AM 211 is Amira's lead DP2 (CRTH2) antagonist. A once-daily oral agent that completed a Phase I study in June 2009 (not listed in clinicaltrials.gov). There are currently no DP2 antagonists in late stage development for a COPD indication that I know of.
BIO-11006 is a dual-mechanism inhibitor of the secretion of mucus and inflammatory mediators from airway epithelial cells. The developer, BioMarck Pharmaceuticals, states that “Inhibition is mediated via inhibition of the myristoylated alanine-rich C-kinase substrate (MARCKS) protein, a required element of the secretory machinery of airway and inflammatory cells.” A Phase II study in COPD patients (NCT0064824) is expected to complete in Q3 20101.
Canakinumab, otherwise known as Ilaris, an orphan drug monoclonal directed against IL-1β is already approved for treating two rare autoimmune disorders. As an anti-inflammatory agent its use is being explored in other inflammatory disorders such as gout, rheumatoid arthritis, diabetes, neonatal onset multisystem inflammatory disease, and COPD for which indication it is in Phase I (NCT00648245).

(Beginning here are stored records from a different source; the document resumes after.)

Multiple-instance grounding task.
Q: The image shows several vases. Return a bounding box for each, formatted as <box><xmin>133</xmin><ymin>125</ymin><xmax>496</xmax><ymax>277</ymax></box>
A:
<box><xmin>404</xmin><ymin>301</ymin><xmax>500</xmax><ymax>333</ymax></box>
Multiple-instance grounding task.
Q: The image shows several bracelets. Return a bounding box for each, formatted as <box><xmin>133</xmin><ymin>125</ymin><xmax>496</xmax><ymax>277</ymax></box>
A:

EPI 12323 is a small molecule anti-inflammatory being developed by Epigenesis for both asthma and COPD. Not a corticosteroid, the drug “delete(s) adenosine pools”. It is delivered by inhalation, possibly once a day, and has demonstrated anti-eosinophil and anti-neutrophil properties in animal models. It is currently in Phase II for a COPD indication (not listed in clinicaltrials.gov).
Prochymal is an adult mesenchymal-stem-cell culture developed by Osiris and delivered by intravenous infusion (NCT00683722). The randomized, placebo-controlled study aims to show disease modification of COPD over 1 year and safety over 2 years.
I will address other “disease modification” trials in more detail in a future column, as well as the remainder of PHRMA's “New Medicines Database”.
Ted C Murphy PhD of BioMarck Pharmaceuticals kindly provided information on the agent BIO-11006.